Fair trade is not for wimps
Posted: 02 Nov 2006 @ 00:00
THE Financial Times called the Archbishop of Canterbury’s sermon
for the 60th anniversary of Christian Aid
(News, 29 April) a “comic cliché”. His crime, apparently, was not to have
been enthusiastic enough about the benefits of free trade and liberal economic
theory. Instead, he did what “leftish” clerics are wont to do: “wringing his
hands about social problems”.
What total rubbish. What I heard in that sermon was Dr Williams accepting
the basic principle that trade is the engine of wealth creation, and arguing
that “universal trade liberalisation may offer fresh markets and promise
overall increases of wealth”.
Notwithstanding the qualification “may”, even the Globalization Institute,
whose attack on fair trade was the point of departure for Dr Williams’s
consideration of trade justice, welcomed the sermon. “I’m delighted that the
Church of England is starting to recognise that the debate is more complex than
first imagined, and this sermon is an encouraging step,” said its president,
What Dr Williams rightly complained about was that many in the West talk
about free trade, but are unprepared to deal with its real consequences, even
in their own businesses. “The rich protect their markets while talking about
the virtues of free trade,” he said.
Only last week, the World Trade Organisation (WTO) confirmed that EU sugar
exports were illegal. After complaints by a number of poorer sugar-producing
countries, the WTO has found that Europe has been dumping millions of tonnes of
subsidised sugar on the global market, thus depressing the world price. No
wonder poorer countries are unable to compete. If there is a moral
responsibility for our new Government, it is surely that we must increase
market access for poorer countries.
Even so, Dr Williams was recognising that freeing trade comes at a cost.
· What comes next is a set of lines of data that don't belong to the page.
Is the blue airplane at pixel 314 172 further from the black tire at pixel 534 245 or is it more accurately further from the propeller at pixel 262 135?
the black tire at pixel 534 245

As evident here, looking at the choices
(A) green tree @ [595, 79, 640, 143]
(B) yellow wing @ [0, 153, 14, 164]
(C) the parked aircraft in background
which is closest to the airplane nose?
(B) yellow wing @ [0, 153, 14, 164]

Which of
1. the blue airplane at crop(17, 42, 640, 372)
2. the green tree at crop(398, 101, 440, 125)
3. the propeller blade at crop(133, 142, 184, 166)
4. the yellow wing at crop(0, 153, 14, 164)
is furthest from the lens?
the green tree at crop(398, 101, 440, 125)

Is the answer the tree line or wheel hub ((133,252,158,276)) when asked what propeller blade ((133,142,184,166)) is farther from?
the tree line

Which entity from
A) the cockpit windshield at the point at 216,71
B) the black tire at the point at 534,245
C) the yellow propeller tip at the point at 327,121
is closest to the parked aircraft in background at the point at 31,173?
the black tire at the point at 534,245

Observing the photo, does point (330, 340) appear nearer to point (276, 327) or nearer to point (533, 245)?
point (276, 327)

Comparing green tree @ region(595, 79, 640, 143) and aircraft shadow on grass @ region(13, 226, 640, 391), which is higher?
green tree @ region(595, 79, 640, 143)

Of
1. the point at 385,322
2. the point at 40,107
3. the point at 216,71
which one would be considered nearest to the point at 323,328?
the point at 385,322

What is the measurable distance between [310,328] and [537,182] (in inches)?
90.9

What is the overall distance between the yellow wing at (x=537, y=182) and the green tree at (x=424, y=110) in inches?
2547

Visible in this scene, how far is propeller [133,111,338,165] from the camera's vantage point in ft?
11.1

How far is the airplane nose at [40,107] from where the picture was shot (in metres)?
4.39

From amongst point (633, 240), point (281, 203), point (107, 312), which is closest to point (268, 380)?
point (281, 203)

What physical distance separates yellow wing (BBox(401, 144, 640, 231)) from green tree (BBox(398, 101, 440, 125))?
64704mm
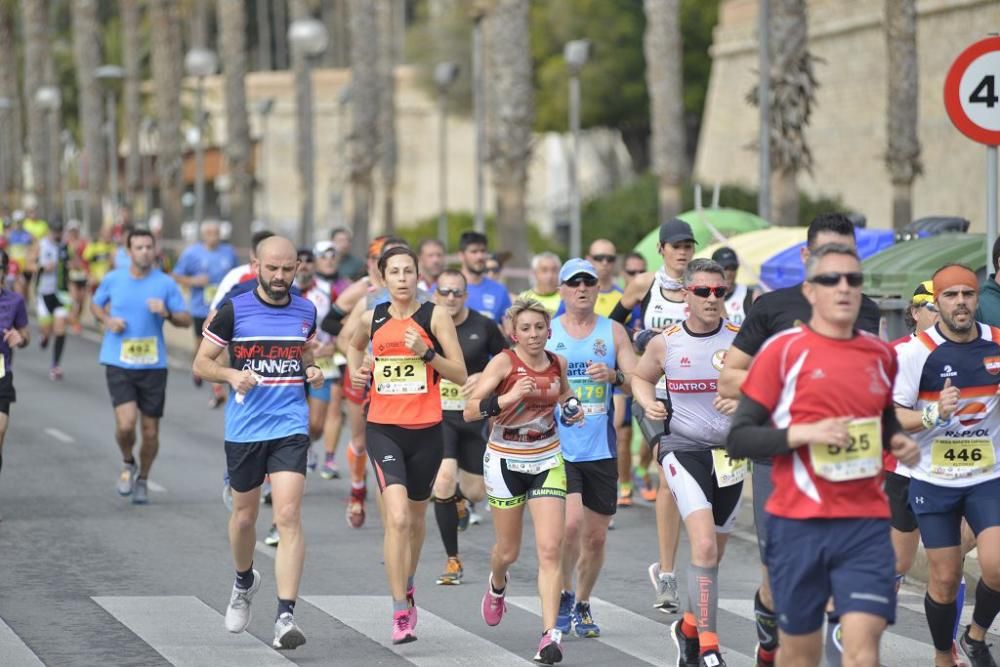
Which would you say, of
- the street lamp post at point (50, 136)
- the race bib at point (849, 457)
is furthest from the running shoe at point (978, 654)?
the street lamp post at point (50, 136)

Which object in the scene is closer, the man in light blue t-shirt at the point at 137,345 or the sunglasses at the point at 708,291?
the sunglasses at the point at 708,291

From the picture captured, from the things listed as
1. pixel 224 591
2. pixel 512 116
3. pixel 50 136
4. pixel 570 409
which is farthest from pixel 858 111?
pixel 50 136

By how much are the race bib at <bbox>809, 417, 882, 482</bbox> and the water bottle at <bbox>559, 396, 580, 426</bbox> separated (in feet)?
9.31

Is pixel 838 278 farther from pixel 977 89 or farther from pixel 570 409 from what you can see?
pixel 977 89

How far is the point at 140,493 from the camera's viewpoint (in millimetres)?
15125

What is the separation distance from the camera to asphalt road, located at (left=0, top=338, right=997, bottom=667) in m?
9.53

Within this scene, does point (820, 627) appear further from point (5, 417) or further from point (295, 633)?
point (5, 417)

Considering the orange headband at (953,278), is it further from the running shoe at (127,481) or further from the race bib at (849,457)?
the running shoe at (127,481)

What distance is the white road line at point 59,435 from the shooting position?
19.3m

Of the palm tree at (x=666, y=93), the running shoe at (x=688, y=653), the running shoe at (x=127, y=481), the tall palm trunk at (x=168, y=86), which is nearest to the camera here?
the running shoe at (x=688, y=653)

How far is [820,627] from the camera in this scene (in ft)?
23.0

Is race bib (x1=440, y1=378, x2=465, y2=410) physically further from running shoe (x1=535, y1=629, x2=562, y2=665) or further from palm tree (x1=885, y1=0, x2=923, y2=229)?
palm tree (x1=885, y1=0, x2=923, y2=229)

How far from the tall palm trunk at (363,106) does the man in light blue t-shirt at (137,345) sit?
23.2m

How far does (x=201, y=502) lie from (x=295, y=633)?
5958 millimetres
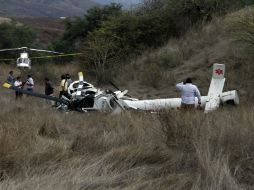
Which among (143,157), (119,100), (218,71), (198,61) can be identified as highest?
(198,61)

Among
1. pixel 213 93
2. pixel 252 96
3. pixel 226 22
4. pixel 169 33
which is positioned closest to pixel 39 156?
pixel 213 93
After the WTO ruling, the sugar producers Tate & Lyle saw their share price
fall by 15.5p. That’s a measure of the cost for the West — a cost we continue
to try to avoid paying. For a developing country, and specifically for
individuals and families with no state social security to fall back on, the
cost is often devastating — as it can be for the environment, too.
Despite its capacity for overall wealth creation, when the lives of many
vulnerable people are at stake, the unquestioning adherence to free trade is a
dangerous extremism. To suggest that an acknowledgement of this social cost is
limp-wristed Anglicanism is a cheap shot, unworthy of the FT.
The Revd Dr Giles Fraser is Team Rector of Putney.